Pick out each line in the records below that contains the word "bush".

> RECORDS SHOWN:
◇ ◇ ◇ ◇ ◇ ◇ ◇

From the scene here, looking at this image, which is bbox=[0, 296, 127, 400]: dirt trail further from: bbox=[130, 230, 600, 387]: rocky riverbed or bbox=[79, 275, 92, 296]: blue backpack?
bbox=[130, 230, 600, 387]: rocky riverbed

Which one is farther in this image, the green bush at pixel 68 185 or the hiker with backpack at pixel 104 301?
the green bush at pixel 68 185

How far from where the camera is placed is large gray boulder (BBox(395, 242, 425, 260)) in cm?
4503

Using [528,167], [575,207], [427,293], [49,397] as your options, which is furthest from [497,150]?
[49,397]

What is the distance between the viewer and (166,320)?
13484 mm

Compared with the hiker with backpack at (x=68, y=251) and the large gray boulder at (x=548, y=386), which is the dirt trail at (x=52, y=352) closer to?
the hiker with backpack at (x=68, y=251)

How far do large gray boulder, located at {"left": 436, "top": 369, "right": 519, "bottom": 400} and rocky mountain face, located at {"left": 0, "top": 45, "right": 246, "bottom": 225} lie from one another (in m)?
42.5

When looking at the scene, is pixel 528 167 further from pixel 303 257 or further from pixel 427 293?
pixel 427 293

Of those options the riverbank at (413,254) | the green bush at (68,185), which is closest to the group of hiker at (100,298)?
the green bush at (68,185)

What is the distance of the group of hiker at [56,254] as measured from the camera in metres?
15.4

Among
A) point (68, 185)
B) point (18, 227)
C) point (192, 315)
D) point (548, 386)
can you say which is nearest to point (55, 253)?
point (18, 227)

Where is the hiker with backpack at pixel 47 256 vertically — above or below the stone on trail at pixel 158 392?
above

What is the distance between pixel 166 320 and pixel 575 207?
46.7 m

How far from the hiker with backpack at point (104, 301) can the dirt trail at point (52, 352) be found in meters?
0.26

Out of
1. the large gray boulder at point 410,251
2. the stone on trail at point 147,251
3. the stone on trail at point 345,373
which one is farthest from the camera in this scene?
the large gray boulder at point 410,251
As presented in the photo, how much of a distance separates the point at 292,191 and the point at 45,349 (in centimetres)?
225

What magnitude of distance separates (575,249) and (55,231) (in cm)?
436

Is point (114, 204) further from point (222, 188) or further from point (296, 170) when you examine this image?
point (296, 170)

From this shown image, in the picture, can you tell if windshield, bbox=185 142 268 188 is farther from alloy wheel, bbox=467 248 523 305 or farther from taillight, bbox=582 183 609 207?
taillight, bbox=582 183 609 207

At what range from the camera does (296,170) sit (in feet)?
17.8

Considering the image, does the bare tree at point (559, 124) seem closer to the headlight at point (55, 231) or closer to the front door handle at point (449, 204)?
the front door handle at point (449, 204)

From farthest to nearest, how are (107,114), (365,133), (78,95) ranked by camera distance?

◇ ◇ ◇ ◇ ◇ ◇ ◇

> ANSWER TO THIS PROBLEM:
Which one is farther in this image, the green bush at pixel 68 185 or the hiker with backpack at pixel 104 301?
the green bush at pixel 68 185
Of those options the riverbank at (413,254) | the green bush at (68,185), which is closest to the group of hiker at (100,298)?
the green bush at (68,185)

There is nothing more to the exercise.